To Colonel Arendt
Head Quarters Quibble Town June 25th 1777
Mr Hamilton has informed me of your request to be permitted to go to Philadelphia; and, though at this season Gentlemen at the head of regiments can very ill be spared, yet the reason on which your request is founded is of such a nature that it is impossible I should refuse to comply with it—I hope, however, and doubt not you will return to camp as soon as circumstances will permit, for you must be sensible, that the service will suffer by your absence, and that a moment ought not to be lost unnecessarily—I shall be glad to hear from you from time to time, concerning the progress you make towards a restoration of health.
I have considered your project for a Treaty between the King of Prussia and this country; but as matters of this kind do not properly come before me, I must refer you to Congress for a consideration of the plan you have proposed; who, I doubt not, will give proper attention to whatever reasons you may have to offer in support of it. As you are going to Philadelphia, you will have a fair opportunity of laying it before them; and you are at liberty to make what use you think proper of this letter, as an introduction of the subject. I am Sir Your most Obedt servant
N.B. You will please inform your Brigadier of your permission to be absent.

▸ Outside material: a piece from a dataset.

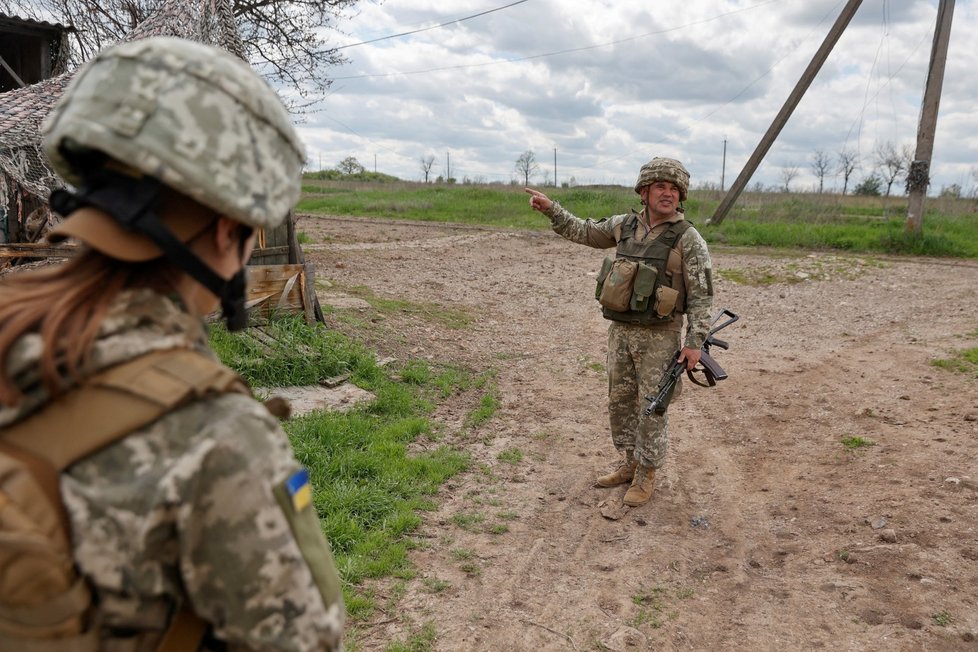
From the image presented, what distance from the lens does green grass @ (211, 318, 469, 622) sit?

LS, in Alexander Hamilton’s writing, DNA:PCC, item 152. A docket on the cover of this letter indicates that Congress read it on 5 July 1777, but Congress apparently took no action on Arendt’s proposal until 23 July, when the letter was referred to the committee on foreign affairs (see JCC description begins Worthington Chauncey Ford et al., eds. Journals of the Continental Congress, 1774-1789. 34 vols. Washington, D.C., 1904–37. description ends , 8:575).